Inclusion and Exclusion Criteria

We used the following inclusion criteria: (1) type of studies: systematic reviews/meta-analyses, primary studies with quantitative empirical data including experimental (e.g., RCTs or C-RCTs) as well as quasi-experimental designs (e.g., pre-post studies with or without controls). (2) Types of participants: individuals with suicidal thoughts, behaviors, and/or other forms of suicide/self-harm. (3) Types of interventions: interventions delivered through digital technology, i.e., mobile applications, or the internet, virtual and augmented reality, gaming, and social media. Management without significant external human interference was also a requirement, which led to the exclusion of for example chat lines, adjuvant therapies, or screening interventions with referrals to healthcare, etc. (4) Types of outcome measures: suicide, suicide attempt, suicidal ideation, and non-suicidal self-injury. (5) Published language of study: no restriction. (6) Date range: April 1, 2017–November 30, 2021.

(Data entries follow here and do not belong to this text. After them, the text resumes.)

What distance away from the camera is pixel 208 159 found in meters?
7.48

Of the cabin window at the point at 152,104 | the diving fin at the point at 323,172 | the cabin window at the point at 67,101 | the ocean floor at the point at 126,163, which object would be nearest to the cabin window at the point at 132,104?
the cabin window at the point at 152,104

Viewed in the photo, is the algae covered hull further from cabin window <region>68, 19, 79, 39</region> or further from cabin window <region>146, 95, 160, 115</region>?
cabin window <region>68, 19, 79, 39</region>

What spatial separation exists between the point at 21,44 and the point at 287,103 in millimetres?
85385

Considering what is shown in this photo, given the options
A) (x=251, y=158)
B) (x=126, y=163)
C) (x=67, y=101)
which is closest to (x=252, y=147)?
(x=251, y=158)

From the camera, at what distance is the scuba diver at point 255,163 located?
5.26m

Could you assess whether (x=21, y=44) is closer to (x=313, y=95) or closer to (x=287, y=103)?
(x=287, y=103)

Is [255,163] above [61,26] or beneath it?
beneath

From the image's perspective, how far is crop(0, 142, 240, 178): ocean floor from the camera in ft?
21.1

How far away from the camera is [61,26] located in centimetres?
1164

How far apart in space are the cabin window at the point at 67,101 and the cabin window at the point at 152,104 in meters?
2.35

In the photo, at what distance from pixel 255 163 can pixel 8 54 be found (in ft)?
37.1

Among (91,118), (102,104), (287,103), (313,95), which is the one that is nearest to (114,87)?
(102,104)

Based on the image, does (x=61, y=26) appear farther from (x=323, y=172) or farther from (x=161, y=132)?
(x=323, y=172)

Identification and Selection of Records

We used a multi-stage process to assess the eligibility of all reports. During the initial stage of study selection, records obtained from bibliographic databases were evaluated based on their titles and abstracts. In the second stage, relevant articles were retrieved, and their full texts were examined.

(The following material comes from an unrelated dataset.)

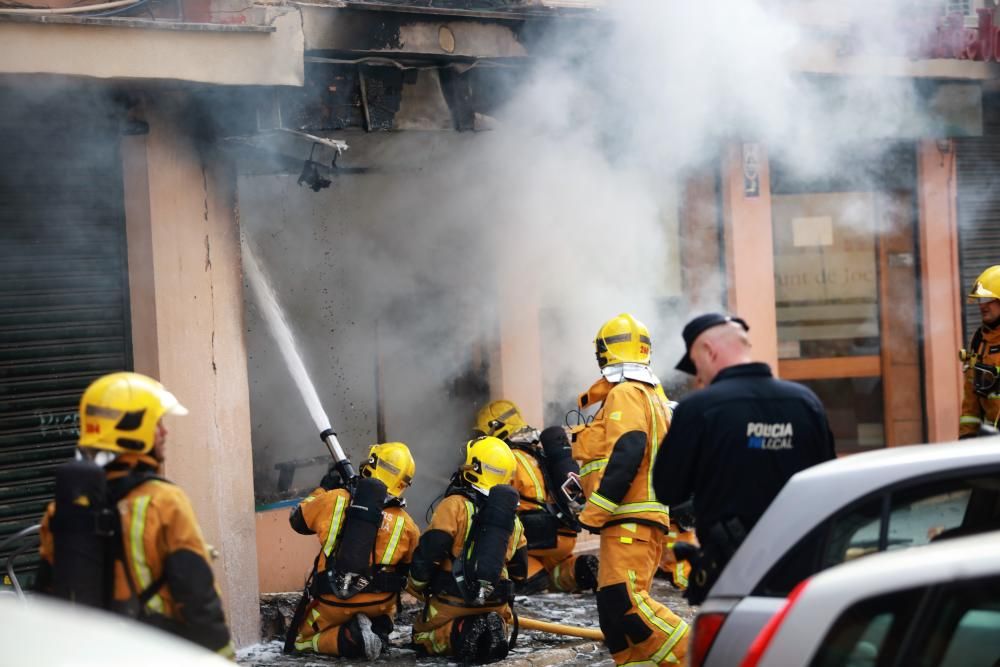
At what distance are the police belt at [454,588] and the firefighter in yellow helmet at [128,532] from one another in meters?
3.27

During full-text assessment, a decision was made whether the studies meeting all criteria should be included in GRADE tables and quantitative synthesis or only in the narrative summary. Studies where there were concerns about the independent nature of the interventions or if factors other than the standalone intervention could strongly influence the results (e.g., extensive safety procedures involving human contact) were only included in the narrative synthesis.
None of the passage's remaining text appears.